Directions for this task: Matching case exactly, how many lines of the records below contain the string "train"? Reply with the number alone.

^^^^^^^^

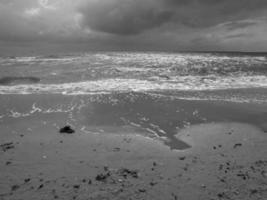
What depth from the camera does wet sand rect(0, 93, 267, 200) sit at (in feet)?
16.0

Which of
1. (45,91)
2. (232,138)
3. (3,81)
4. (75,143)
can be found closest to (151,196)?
(75,143)

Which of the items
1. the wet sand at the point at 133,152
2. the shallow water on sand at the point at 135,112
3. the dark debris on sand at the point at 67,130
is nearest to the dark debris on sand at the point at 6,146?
the wet sand at the point at 133,152

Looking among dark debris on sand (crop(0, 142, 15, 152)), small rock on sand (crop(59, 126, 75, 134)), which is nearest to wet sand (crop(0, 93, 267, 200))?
dark debris on sand (crop(0, 142, 15, 152))

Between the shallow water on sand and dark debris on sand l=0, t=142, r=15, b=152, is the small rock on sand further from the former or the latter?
dark debris on sand l=0, t=142, r=15, b=152

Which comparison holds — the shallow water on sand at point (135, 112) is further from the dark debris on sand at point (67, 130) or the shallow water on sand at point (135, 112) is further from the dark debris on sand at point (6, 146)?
the dark debris on sand at point (6, 146)

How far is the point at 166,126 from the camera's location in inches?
352

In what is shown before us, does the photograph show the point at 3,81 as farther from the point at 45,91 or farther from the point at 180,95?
the point at 180,95

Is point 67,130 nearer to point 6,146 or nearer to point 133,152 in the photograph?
point 6,146

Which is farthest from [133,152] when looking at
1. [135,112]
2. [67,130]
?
[135,112]

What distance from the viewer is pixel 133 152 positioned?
663cm

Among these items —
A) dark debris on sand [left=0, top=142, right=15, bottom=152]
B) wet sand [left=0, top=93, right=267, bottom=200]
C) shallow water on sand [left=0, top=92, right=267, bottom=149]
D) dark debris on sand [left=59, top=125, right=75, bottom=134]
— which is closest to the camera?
wet sand [left=0, top=93, right=267, bottom=200]

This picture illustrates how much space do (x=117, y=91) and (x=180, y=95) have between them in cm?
402

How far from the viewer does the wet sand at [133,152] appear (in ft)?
16.0

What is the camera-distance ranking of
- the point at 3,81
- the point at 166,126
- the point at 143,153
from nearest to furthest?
1. the point at 143,153
2. the point at 166,126
3. the point at 3,81
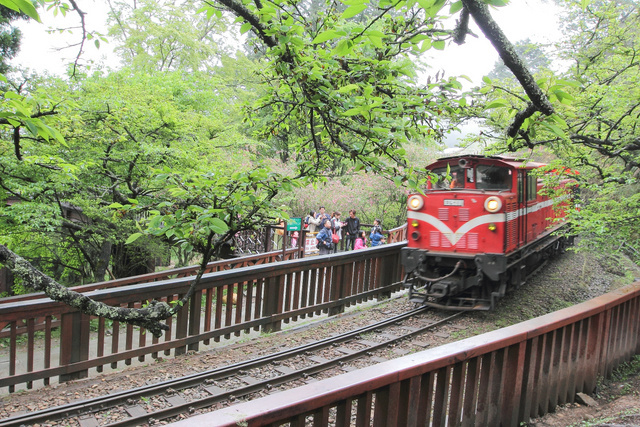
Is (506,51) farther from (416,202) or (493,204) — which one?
(416,202)

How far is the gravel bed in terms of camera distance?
4.64 m

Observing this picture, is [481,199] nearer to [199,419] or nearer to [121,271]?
[199,419]

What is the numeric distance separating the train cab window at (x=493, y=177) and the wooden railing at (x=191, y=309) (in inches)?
95.5

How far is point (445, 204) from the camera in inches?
348

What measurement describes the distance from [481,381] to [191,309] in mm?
4444

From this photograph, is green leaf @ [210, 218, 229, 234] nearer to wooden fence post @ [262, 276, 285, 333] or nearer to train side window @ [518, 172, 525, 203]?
wooden fence post @ [262, 276, 285, 333]

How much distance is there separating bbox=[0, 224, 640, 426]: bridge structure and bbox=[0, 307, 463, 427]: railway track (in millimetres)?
830

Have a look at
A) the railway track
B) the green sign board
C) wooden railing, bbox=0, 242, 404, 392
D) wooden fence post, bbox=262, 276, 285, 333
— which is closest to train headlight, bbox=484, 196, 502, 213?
wooden railing, bbox=0, 242, 404, 392

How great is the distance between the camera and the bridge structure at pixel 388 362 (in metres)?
2.11

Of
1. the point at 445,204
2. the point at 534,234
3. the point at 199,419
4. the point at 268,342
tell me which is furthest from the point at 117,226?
the point at 534,234

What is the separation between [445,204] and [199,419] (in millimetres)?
7875

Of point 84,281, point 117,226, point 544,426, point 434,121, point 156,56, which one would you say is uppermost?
point 156,56

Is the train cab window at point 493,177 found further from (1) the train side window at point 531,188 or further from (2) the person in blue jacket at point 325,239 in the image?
(2) the person in blue jacket at point 325,239

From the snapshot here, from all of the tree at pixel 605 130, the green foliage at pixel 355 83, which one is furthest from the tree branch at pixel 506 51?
the tree at pixel 605 130
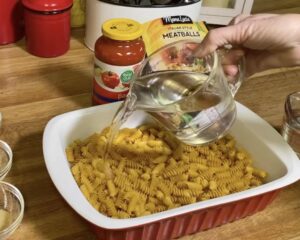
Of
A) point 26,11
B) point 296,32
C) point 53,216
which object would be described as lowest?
point 53,216

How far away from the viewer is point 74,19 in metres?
1.14

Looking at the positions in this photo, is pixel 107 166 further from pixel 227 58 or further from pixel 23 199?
pixel 227 58

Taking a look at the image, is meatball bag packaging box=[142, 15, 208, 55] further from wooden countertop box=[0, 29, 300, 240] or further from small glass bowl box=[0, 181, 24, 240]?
small glass bowl box=[0, 181, 24, 240]

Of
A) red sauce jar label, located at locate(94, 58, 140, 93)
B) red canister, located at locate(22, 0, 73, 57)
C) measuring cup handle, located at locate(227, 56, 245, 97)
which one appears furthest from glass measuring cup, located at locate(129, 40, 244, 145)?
red canister, located at locate(22, 0, 73, 57)

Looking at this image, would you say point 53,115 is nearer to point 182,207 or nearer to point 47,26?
point 47,26

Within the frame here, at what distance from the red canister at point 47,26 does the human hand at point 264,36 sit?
14.5 inches

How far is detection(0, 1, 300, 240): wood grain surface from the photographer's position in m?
0.74

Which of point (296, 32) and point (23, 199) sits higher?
point (296, 32)

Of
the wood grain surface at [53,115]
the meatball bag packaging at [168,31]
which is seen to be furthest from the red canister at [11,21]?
the meatball bag packaging at [168,31]

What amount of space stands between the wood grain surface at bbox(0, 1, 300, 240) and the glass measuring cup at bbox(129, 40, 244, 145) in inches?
6.4

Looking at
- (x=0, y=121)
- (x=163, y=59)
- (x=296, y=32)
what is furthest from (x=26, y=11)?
(x=296, y=32)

^^^^^^^^

Answer: 4